Well school is almost over so I guess that is when it will. But untill then I am really really bogged down in all the stuff that I have to do. I am doing the FFJH honors access program, and the fifteen page essay that I am going to have to do is going to be really hard. I am doing my report on fitness and nutrition. The reason that I picked Fitness and nutrition is because that is what I am all about, I really spend all my time at school, with cameron, and at the gym. There are so many requirements for this whole Honors access program, that it is just going to kill me but I am going to do it anyways.

So what I am doing is this.

I spent 40 hrs. at the gym.
I am going to do a presentation for Mrs. Dickions class
and then I have to right that 15 page essay and have a booklet that has fitness and nutrition things in it.
I am so tired of doing this. Its so hard.

But oh well I am going to keep on going.

So about school. I really hope that this term is going to be better than all of the other terms. They were all way to hard. It seems that 1st term and last term are allways the easiest, but I am not sure this time. Becuse we have end of level testing and that is just going to kill my grade in math and mabey in French. oh ya and in Geography. And other than that it should be pretty easy.

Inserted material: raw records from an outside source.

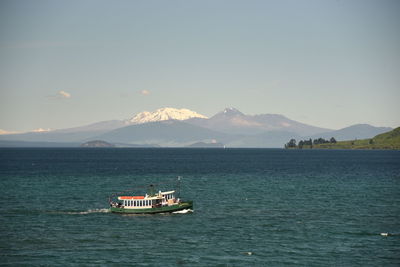 Boat sailing in sea against sky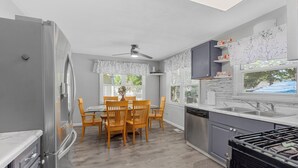 A modern kitchen with a dining area, grey cabinets, a stainless steel refrigerator, and a black stove.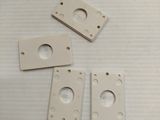 four pieces of white plastic are sitting on a white surface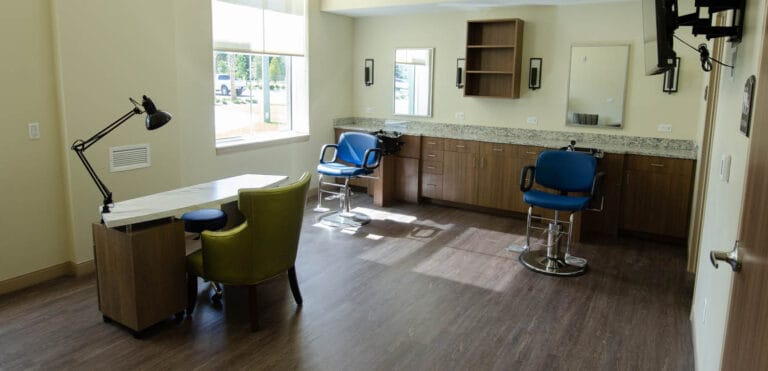 Bright interior view of a salon area with stylist chairs
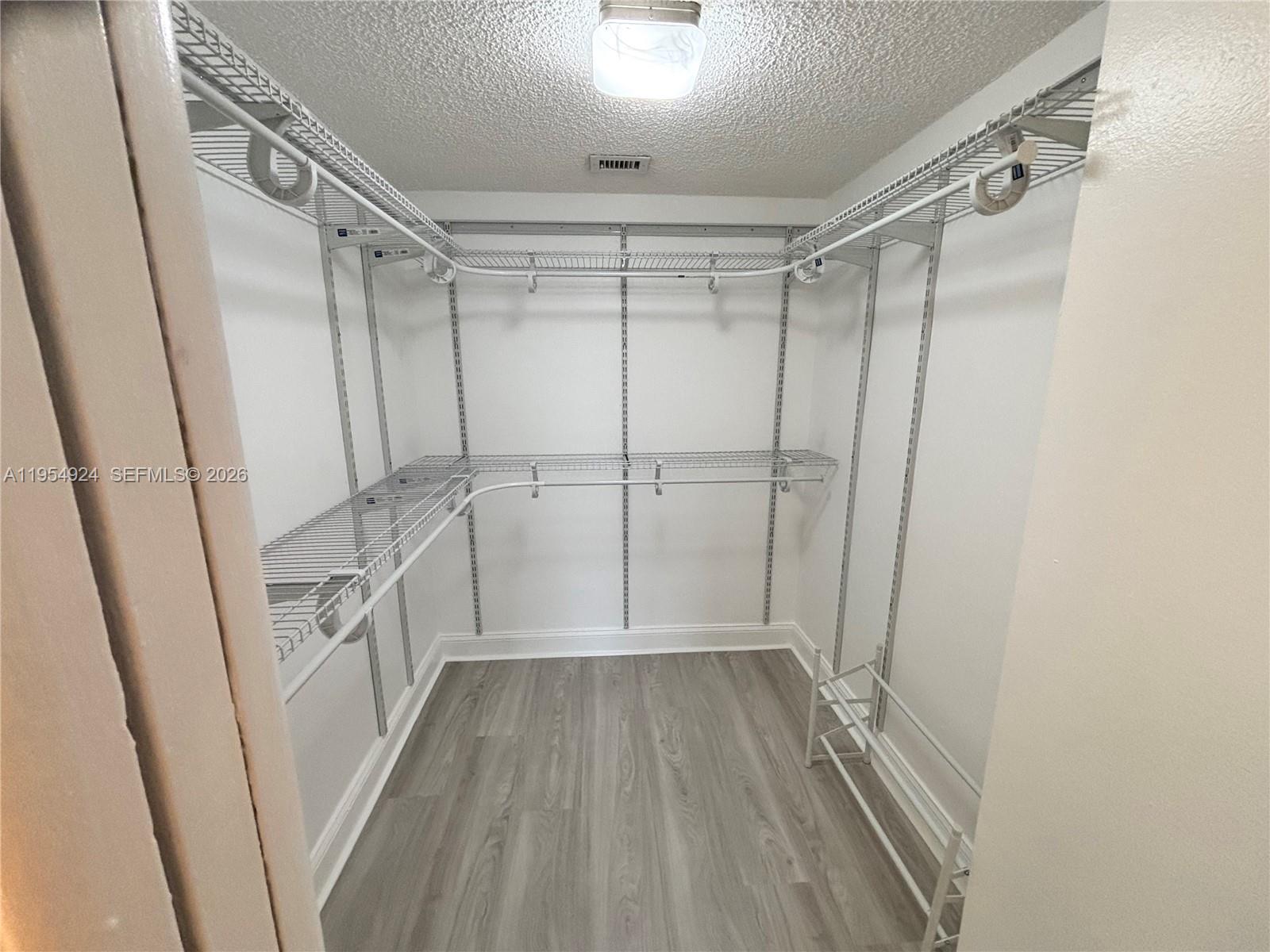 9301 Southwest 92nd Avenue, Unit A320 Miami, FL 33176 - Photo 7 of 20 a view of a room with wooden floor and white walls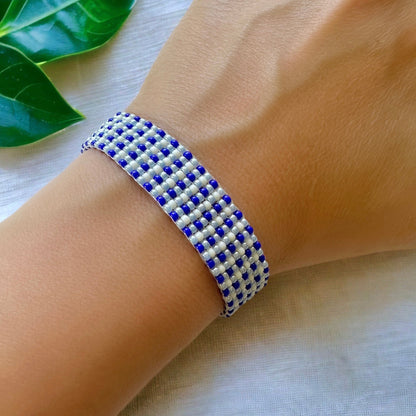 Beaded loom bracelet made with blue and cream 11/0 miyuki seed beads in a gingham pattern on a woman's wrist with a white cloth backdrop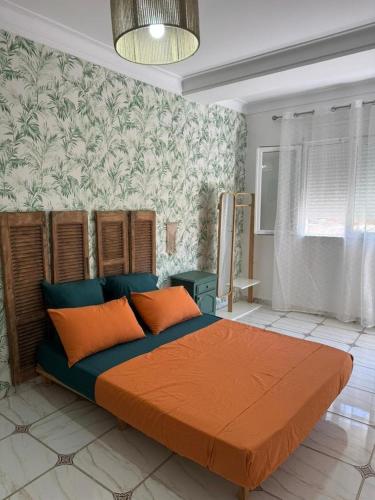 a bedroom with a large bed with orange pillows at Location d'un appartement in Tizouiar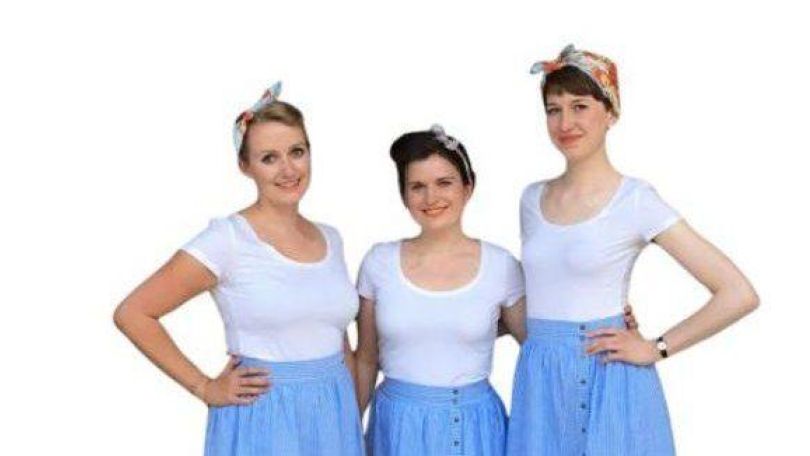 copyright: Die Margaritas Die drei Sängerinnen von "Die Margaritas" in blauen Röcken und weißen Blusen schauen in die Kamera und lächeln.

I am so excited for next year. It will be so much fun. I cant wait to be in High school, but I am kinda worried that I didnt pick the right classes. I dont know what I want to do in life, and I dont know what I should take, cause I want to start to get a good education in something that willl help me in my life after high school. I dont know what to do.

Oh well

So I saw the play and I thought that it was really really good. I was laughing all of the time, it was way funny. I hope that everyone got to see it.

Rae!

Tuesday, March 29, 2005

Well about the new title.

I just want everyone to know how much inlove with cameron I am. Just so everyone knows then I am ok. Well anyways I dont know why I cant push the enter button when I am on the page but it never lets me so I can never start a new paragraph. OH WEll. back to how much I love cameron. There are alot of qualities that I think you need to have to be a really good guy. You need to be loving, ( which camreon has no problems with) you need to be helpfull ( also no problems.) you need to be honest ( nope no problems yet) And you need to be there for me all the time ( oh my goodness hes perfect). I think that these are the 4 qualities that men need to have. Besides good looks ( and yet again hes perfect.) so It looks like I have the best boyfirend inthe world. But there are things that I dont like. I dont like it when he thinks that he looks bad when he really dosnt (I know that I do this but sometimes I really do think that I look bad) I dont like it when he says things to his friends about us that dont need to be said. I dont like it when he thinks that he loves me more than I love him ( there is no possible way, I totally love him more) And most of all I dont like it when hes late, ( I think that the reason that I dont like it when he is late is because I am looking forward to seeing him so much that when he isnt there when he is suposto be, it makes me get all worried and I think that bad stuff happened to him) But he is pretty good at that to. SO I am very happy with him and I think that I really couldnt do better than that. He is so wonderful, and I want everyone to know how much I love him. Rae.